Published April 15 2024, 6:59 p.m. ET
Spoiler warning: This article contains spoilers for Season 1 of Fallout.
Now that the Prime Video original series Fallout is here, even those who have never played one of the many Bethesda-developed video games can begin to immerse themselves in the post-nuclear fallout world.
The storyline depicted in the first season doesn't depict any of the vaults already covered in the video games, but even after the finale, many are still confused as to what happened in Vault 33's sister vault, Vault 32.
What happened to the habitants of Vault 32?
In Season 1 of Fallout, Norm and Chet sneak into Vault 32 after the raiders' capture, only to find that all of the original inhabitants are long dead. According to Norm's Pip Boy, there was no bio signal in that vault for two years, suggesting that a significant amount of time had passed since the downfall of Vault 32. Among the dead bodies and chaos littered throughout the vault, there were writings in what appeared to be blood, claiming "We know the truth."

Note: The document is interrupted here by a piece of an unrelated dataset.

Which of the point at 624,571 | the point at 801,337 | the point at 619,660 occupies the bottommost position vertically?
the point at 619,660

Vault 31 held a collection of cryogenic chambers containing various employees of Vault-Tec who had been trained by Bud Askins before the nuclear bomb dropped. These managers-in-training, also dubbed "Bud's Buds," would be routinely unfrozen when Vault 32 or 33 needed a new overseer.

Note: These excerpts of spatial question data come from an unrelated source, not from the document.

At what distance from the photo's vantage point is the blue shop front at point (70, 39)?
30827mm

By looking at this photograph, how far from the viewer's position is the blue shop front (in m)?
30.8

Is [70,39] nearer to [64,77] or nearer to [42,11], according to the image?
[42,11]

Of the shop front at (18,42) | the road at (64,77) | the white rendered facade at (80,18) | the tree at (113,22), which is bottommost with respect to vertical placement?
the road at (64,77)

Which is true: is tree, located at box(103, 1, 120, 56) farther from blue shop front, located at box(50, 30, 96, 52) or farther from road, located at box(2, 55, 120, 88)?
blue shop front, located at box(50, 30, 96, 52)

The exact disaster that befell Vault 32 residents isn't clear, though the state of the bodies left behind suggested the inhabitants revolted at its end, with some committing suicide and others being killed.

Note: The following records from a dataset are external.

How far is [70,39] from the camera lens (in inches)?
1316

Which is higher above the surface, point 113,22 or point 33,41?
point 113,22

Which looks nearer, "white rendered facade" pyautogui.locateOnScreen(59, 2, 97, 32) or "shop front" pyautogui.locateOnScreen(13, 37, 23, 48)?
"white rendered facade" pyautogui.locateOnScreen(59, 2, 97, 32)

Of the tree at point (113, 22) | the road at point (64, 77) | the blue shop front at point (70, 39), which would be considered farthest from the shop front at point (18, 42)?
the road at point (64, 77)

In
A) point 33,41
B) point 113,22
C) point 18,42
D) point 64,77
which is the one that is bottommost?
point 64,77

Theories from fans suggest that the citizens' revolt began when the vault's crops failed, leading to them learning the truth about what's in Vault 31. Before Norm and Chet could get more answers, though, Betty had Vault 32 cleaned up and moved half of the Vault 33 residents into it.
Every vault has a different backstory in the 'Fallout' universe.
If you aren't familiar with the Fallout universe, then you're only aware of a small slice of Vault-Tec's various evils. Beyond dropping the nuclear bomb that essentially destroyed modern civilization, the company leased out the various vaults to different shareholders and companies, allowing them to make the rules the vault's citizens would have to follow. As it was initially marketed as a community run by scientists, many of these vaults were basically used as real-time science experiments.
Season 1 of Fallout explores life in Vaults 31, 32, and 33 (with a brief appearance by the mutated inhabitants of Vault 4), but there are actually more than 100 different vaults contracted by Vault-Tec — and the video games delve into a good portion of these. In many of these vaults, inhuman psychological, sociological, and physical experiments were conducted on the residents.
For example, Vault 77 contained only a single man and a crate of puppets, resulting in the lone resident descending into madness. Vault 12's door intentionally did not seal correctly, exposing all of its residents to radiation and turning many of them into ghouls.
Though Vault 32 and 33's experiment was meant to be a more positive one than some of the other vaults, it was still a social experiment nonetheless.